Since hours in 2013 will determine full-time or part-time status in 2014, you will want to model options for your workforce. Please let us know if you want additional details or assistance in this regard.
You'll have to offer health coverage to children – but not spouses
An applicable large employer member will need to offer health coverage to the children of full-time employees – but not the spouses of full-time employees – in order to avoid the no-offer penalty.
Affordable, adequate health coverage
If your health coverage is not affordable and/or adequate and one or more employees qualifies for premium assistance to buy individual health insurance on an Exchange, you will incur an unaffordable/inadequate coverage penalty.
To determine "affordability," you divide a numerator by a denominator, as described below. A result that does not exceed 9.5% is deemed to be affordable for purposes of the unaffordable/inadequate coverage penalty.
- The numerator of the affordability fraction is the employee contribution for single coverage. If you have more than one option for medical coverage, you may use the least expensive option providing adequate coverage (i.e., 60% minimum value). The IRS has not yet addressed how smokers' and wellness premium differentials are treated.

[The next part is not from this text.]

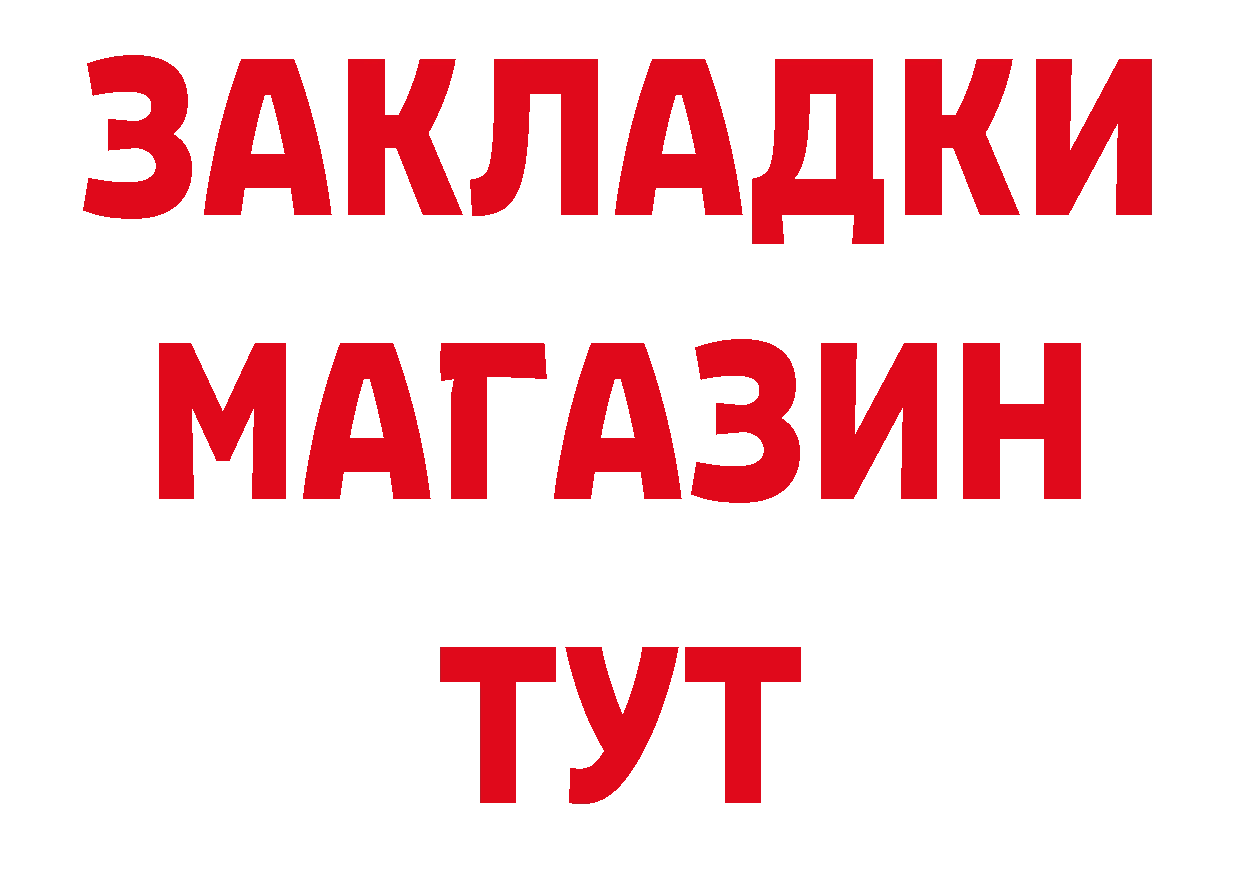 ЗАКЛАДКИ
МАГАЗИН
ТУТ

- The denominator of the affordability fraction is supposed to be employee's household income. Of course, you (as an employer) won't know your employees' household income. To simplify the determination of affordability, the IRS offers three safe harbor options:
- Form W-2 safe harbor – Form W-2 Box 1 income for the months during which the employee was eligible for coverage.
- Rate of pay safe harbor – A salaried employee's monthly salary or an hourly employee's rate of pay multiplied by 130 hours for the months during which the employee was eligible for coverage.
- Federal poverty line (FPL) safe harbor – The federal poverty line for a single individual. For 2013, the federal poverty line for a single individual was $11,490.
Health coverage is adequate (i.e., provides minimum value) if it would cover 60% of the benefit costs incurred by a standard population. The government is expected to provide design checklists for determining minimum value. If your health plan has a non-standard design, minimum value may be demonstrated through an online calculator or actuarial certification.
(Published in the Spring 2013 issue of The Bankers' Statement.)